With puck drop just two days away, it's time to take a deeper dive into hockey's greatest holiday tradition.
1. Sweden's dominant preliminary play
Sweden enters the 2020 competition on one of the more remarkable runs in all of sports. Winners of 48 consecutive round-robin contests, the Swedes have not dropped a game in preliminary action since losing to the United States in 2006. (Who scored the game-winner that day? Defenseman Jack Johnson, who's now 32 years old.)
The Tre Kronor have defeated 13 different nations throughout the run, many of them more than once. They've also won six games in overtime, including one against the Americans last year in which they blew a 4-0 lead in the third period.
That impressive record comes with a major caveat, however: Sweden has captured just one gold medal since the streak began and has lost the championship game five times.
Here's Sweden's schedule at this year's tournament:
If the Swedes can get past Finland, they'll have an excellent opportunity to keep the streak alive.
2. Can Canada end overseas podium drought?
Europe has not been kind to Team Canada. The tournament's perennial powerhouse has failed to medal in each of the last three competitions overseas, including consecutive bronze-medal losses in 2013 and 2014.
The last time Canada captured gold in Europe was in the Czech Republic in 2008 - this year's host country. After being held off the podium on home soil in 2019, Canada should feel an extra sense of urgency to get back on top.

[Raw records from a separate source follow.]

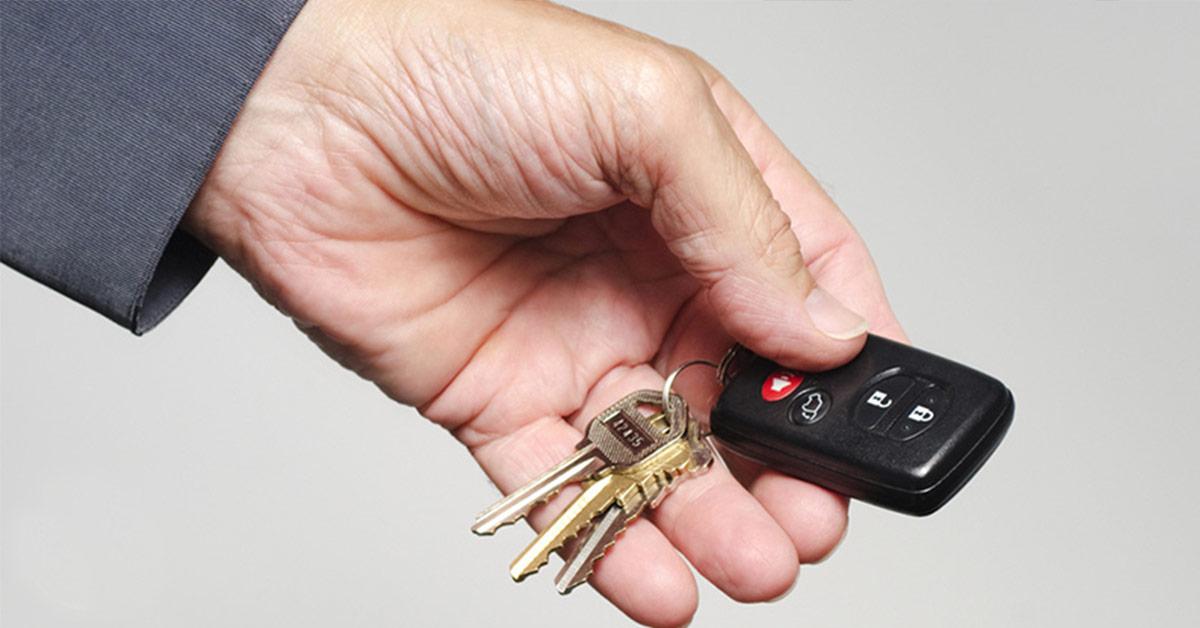 person holding a car key fob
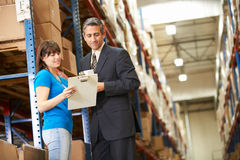 Businessman And Female Worker In Distribution Warehouse. Looking at clipboard stock images
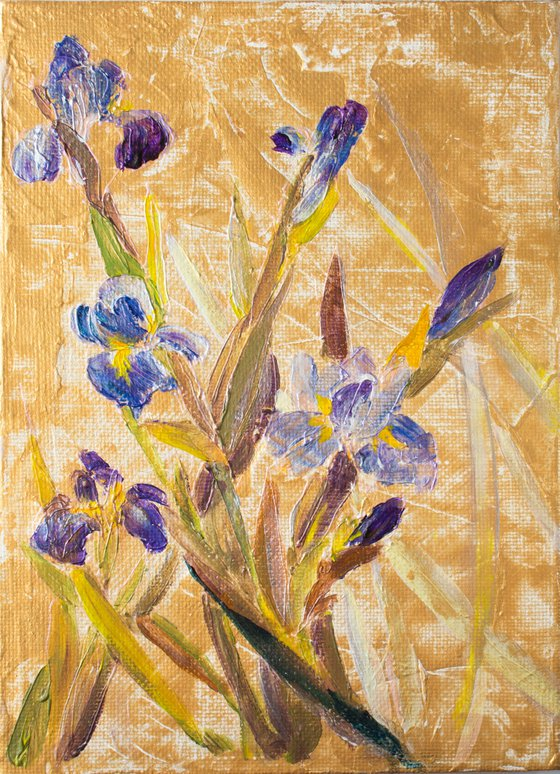 Blue irises and golden sky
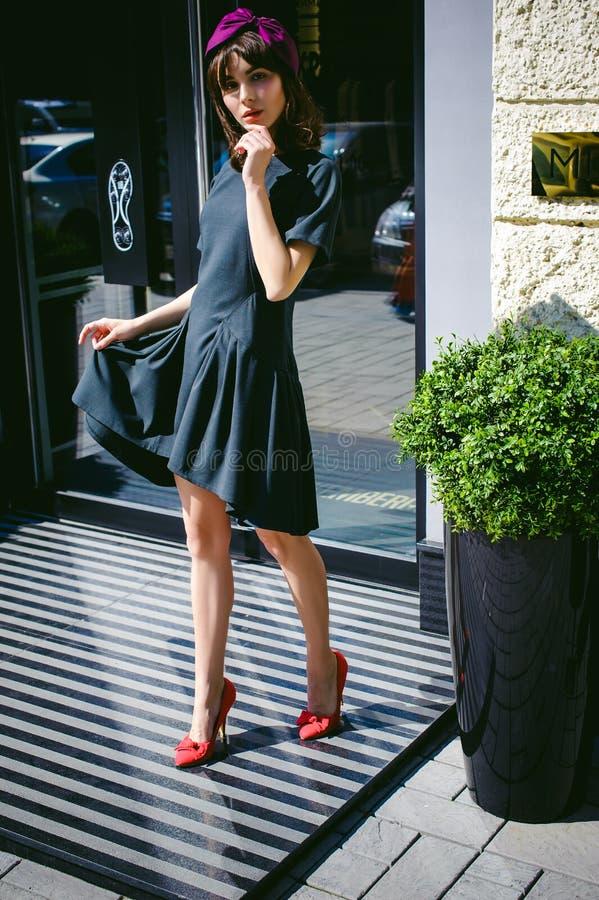 Den härliga kvinnan i en mörk stilfull klänning strosar along Stående av en trendig flicka fotografering för bildbyråer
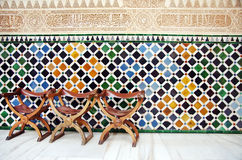 Chairs and the wall of tiles in The Alhambra Royalty Free Stock Photography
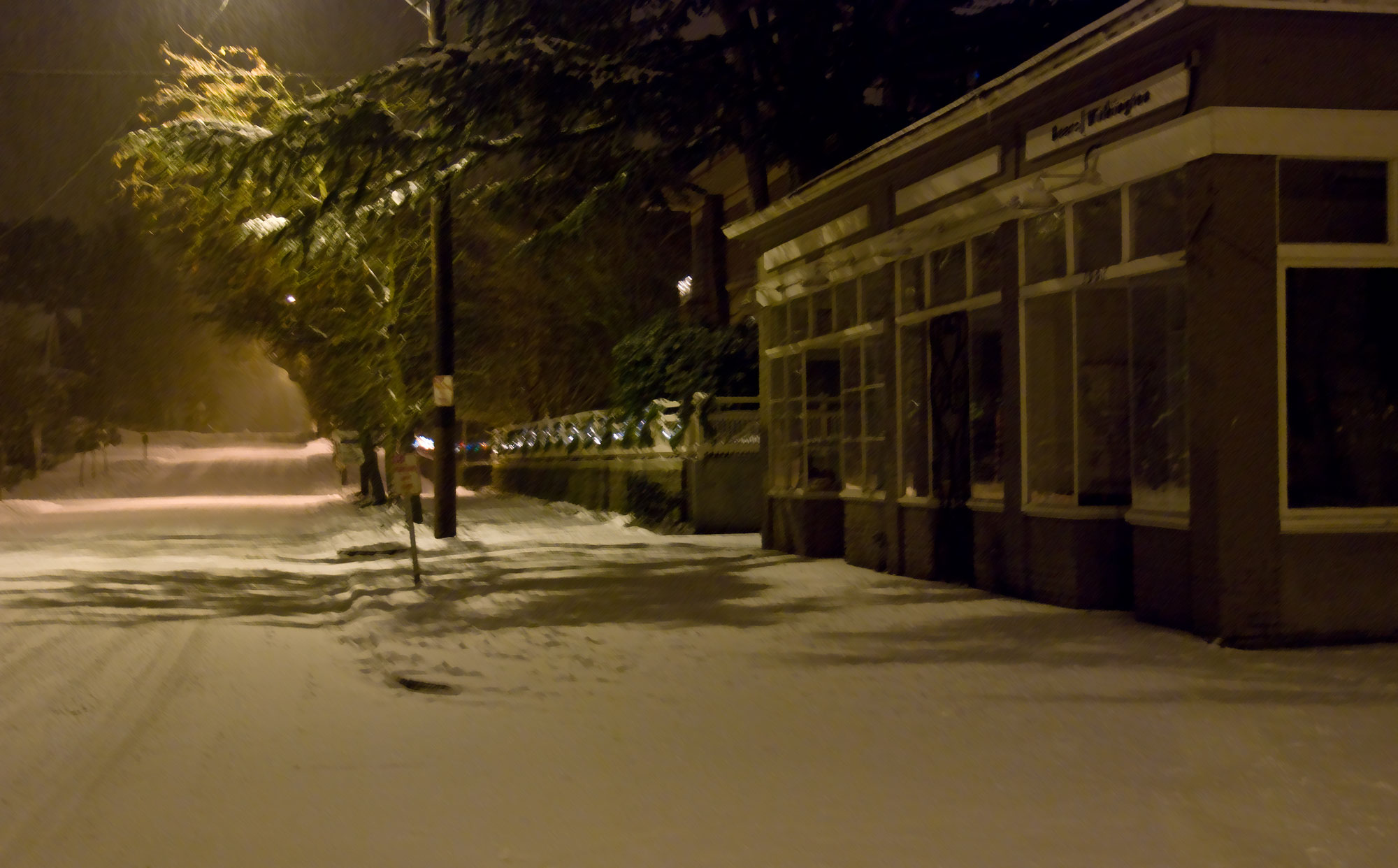Storefronts, snowy night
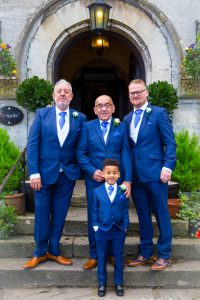 groomsmen on steps at stonehouse court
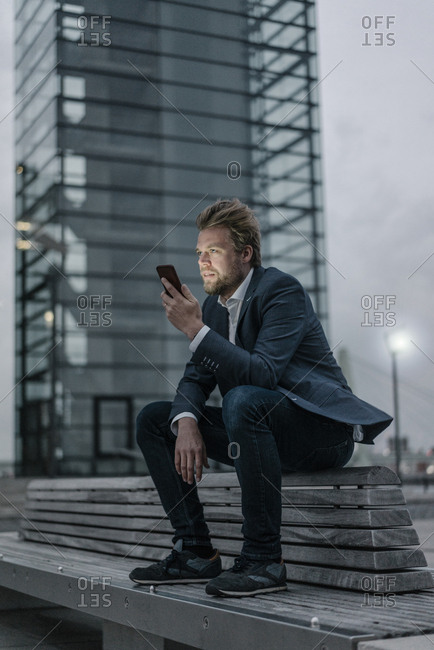 Businessman sitting on bench in the city holding cell phone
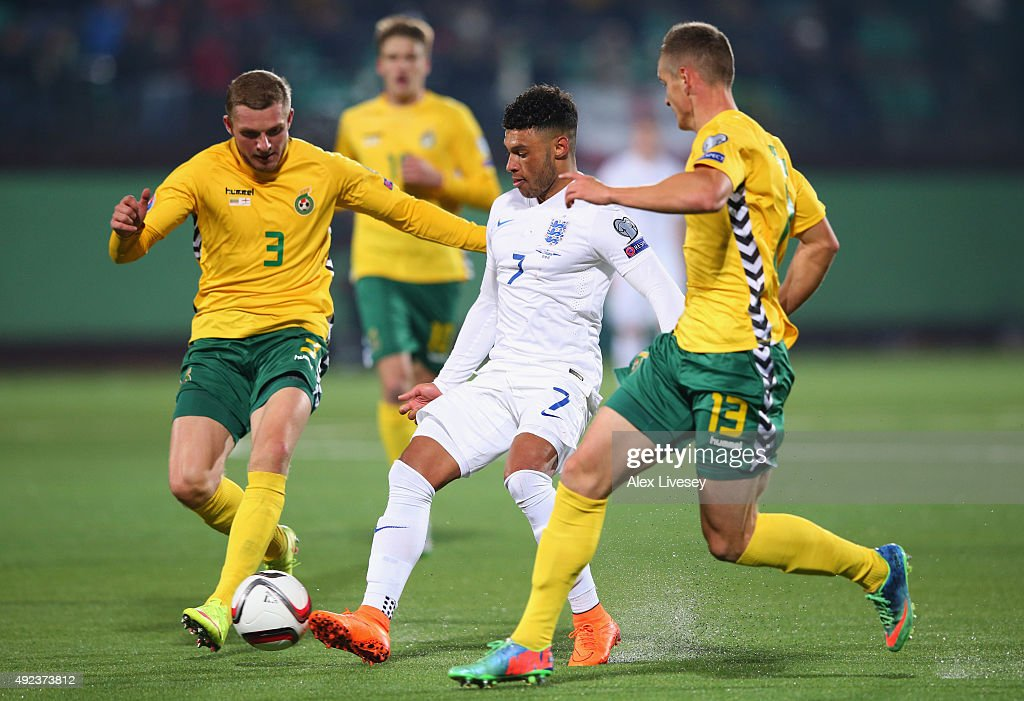 Alex Oxlade-Chamberlain of England takes on Georgas Freidgeimas (3) and Deimantas Petravicius of Lithuania (13) during the UEFA EURO 2016 qualifying Group E match between Lithuania and England at LFF Stadionas on October 12, 2015 in Kaunas, Lithuania.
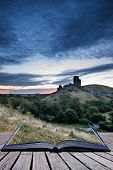 Beautiful Summer Sunrise Over Landscape Of Medieval Castle Ruins Conceptual Book Image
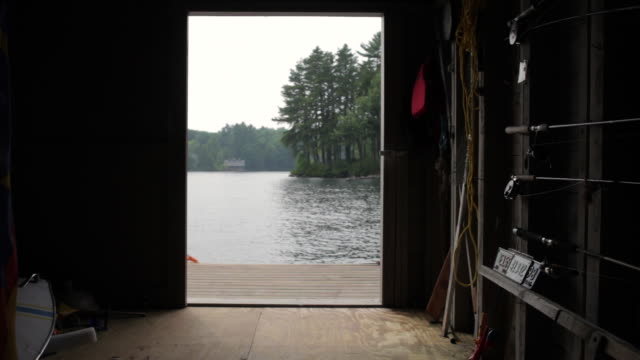 ms one boy going out from boathouse entrance and mother enter in boathouse, another boy come with blue flag in hand / wolfebro, nh, usa  - doorway stock videos & royalty-free footage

Canada's sixth-place finish in British Columbia resulted in a tough schedule through the preliminary round. The red and white open the tournament against the U.S. before meeting Russia two days later.
3. Decade of parity
For the first three decades of the tournament's existence, there were only a few serious horses in the race. Canada and Russia dominated much of the conversation while the U.S., Sweden, and Finland played the underdogs. The remaining nations were just happy to be there.
This decade, however, the tournament has been wide open. Five nations have captured a gold medal over the last 10 years, and no country has repeated as champion since Canada won five straight from 2005-09. Even Switzerland, which has just one bronze medal in its history, knocked off Sweden in last year's quarterfinal and finished fourth.
For more context, Canada will exit a decade with fewer than four gold medals for the first time. Meanwhile, Finland and the United States, which combined for three championships in the event's first 32 years of existence, have three golds apiece in the last 10 years.